Lease plan
Council to rent out £80m ‘underused’ offices

Edinburgh city council is planning to lease out rooms in its sprawling headquarters near Waverley station as more than 80% of desks are unused because of staff working from home.
A quarter of the floor space in the £3 million-a-year Waverley Court building will be leased after a review in January found that only 14% were occupied.
Rent from desks could generate £1.7 million in annual revenue while running costs could be reduced by 60% to £1.2 million, according to a report to the council.
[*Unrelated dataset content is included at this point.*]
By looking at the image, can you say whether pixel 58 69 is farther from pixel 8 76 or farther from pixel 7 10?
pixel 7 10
It proposes the creation of flexible working hubs and hot-desking for those continuing to use the offices.
The headquarters building was the council’s most expensive when it was completed in 2006 at a cost of £80 million.
The authority is trialling audiovisual equipment to assist with hybrid meetings as part of a digitising of its operations.
Finding a better use for public buildings has spread to Scotland’s new social security headquarters on Dundee’s waterfront, which costs £1.5 million a year to run and had an occupancy rate of less than 40%.
The building opened in 2021. Rent the following year cost taxpayers £541,200, plus over £900,000 in rates, energy and maintenance.
David Lonsdale, director of the Scottish Retail Consortium, last week called on the Scottish Government to sell or scale back the use of public buildings as part of a savings plan that would reduce the need to raise taxes to plug a £1 billion gap in the budget.